Now, I’m not usually one to enjoy a message, especially not a rubbish one, and in this case it’s made worse, due to some bullshit: pivotal point in the plot occurs when K. Reeves (the alien who came to decide once and for all if we needed to be exterminated in order to save the planet, principally by talking to an old oriental man (in a terrible accent) who was actually an alien plant for 70 years (played by the only aging oriental guy in the world, if Hollywood films are to be believed)) witnesses our main non-alien protagonists crying about their dead husband/father, and for some reason decides that because of this we as a species can change and should be given a chance to fix Earth ourselves. Hello what? Maybe I’m John T. Stupid but I really don’t see the connection between crying over a dead relative and a species being capable of un-fucking-up its planet. Hello?

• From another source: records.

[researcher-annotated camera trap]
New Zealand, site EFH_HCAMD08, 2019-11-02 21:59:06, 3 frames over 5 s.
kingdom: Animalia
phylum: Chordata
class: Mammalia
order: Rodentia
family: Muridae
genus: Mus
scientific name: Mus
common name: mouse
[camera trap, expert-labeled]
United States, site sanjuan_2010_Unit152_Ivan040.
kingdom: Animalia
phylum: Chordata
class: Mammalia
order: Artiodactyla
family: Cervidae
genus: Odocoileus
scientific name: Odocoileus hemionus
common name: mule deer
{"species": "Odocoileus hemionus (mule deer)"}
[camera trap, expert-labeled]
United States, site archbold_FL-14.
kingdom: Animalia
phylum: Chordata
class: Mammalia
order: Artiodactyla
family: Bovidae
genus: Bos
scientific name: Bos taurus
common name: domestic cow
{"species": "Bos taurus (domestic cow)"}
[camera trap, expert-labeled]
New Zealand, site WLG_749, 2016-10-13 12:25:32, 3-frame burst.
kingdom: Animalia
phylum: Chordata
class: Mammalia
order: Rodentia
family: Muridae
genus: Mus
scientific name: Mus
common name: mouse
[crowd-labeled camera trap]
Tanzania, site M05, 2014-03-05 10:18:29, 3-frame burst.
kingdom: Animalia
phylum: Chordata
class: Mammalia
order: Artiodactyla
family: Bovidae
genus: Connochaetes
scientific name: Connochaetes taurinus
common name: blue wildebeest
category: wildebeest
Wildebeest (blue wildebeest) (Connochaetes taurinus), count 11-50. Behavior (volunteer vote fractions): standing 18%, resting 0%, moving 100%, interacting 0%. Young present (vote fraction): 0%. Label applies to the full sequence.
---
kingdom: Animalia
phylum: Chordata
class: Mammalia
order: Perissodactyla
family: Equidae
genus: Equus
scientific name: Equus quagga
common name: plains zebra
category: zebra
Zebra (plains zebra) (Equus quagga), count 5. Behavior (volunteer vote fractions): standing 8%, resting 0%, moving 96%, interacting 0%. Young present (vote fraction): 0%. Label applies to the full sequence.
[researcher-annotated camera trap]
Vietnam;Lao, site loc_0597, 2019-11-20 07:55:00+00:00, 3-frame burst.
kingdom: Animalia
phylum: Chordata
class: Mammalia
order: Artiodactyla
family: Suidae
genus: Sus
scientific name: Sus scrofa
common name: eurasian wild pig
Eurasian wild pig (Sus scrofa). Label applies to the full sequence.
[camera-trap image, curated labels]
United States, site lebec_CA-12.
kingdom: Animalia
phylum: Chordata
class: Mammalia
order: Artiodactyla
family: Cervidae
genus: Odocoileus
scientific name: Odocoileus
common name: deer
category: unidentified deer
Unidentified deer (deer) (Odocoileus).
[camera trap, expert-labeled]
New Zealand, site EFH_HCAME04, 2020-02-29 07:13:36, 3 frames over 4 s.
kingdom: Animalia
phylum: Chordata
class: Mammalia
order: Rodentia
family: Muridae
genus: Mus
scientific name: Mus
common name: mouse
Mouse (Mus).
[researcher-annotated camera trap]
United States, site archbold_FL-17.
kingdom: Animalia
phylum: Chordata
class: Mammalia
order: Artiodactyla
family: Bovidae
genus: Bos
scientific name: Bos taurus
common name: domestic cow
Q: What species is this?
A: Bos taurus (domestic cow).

So, that really does nause things up. There then follows some very nice effects, whereby the aliens release a bunch of nanites which zoom around ripping everything to shit, but these sequences don’t last anywhere near long enough, or contain enough people being ripped to shit; it’s all structures, man! Where’s the fun in that? K. Reeves then kills himself (or does he?) and the aliens fly away. As far as we see, they never bother to return the samples of animal life that they Noah’s Ark-style kidnapped earlier in the film, either.

There’s some sense to be found though: the aliens’ reason for valuing the planet over its smelly inhabitants is that there’s only a handful of life-supporting planets in the universe, and they can’t afford to let us fuck this one up. Which y’know is some sound reasoning, that is if you assume all the ‘damage’ we’re doing to the planet is not only just going to kill us, but somehow going to prevent any life from ever forming here ever again. Ok so maybe not the best reasoning in the world (universe!!!1).

TL;DR pfft pretty poor. I score it 23 out of 106 planks of wood.

P.S. There’s also the usual stock of sudden scientific revelations based on nothingness and false assumptions, and too much lovey-dovey-ness.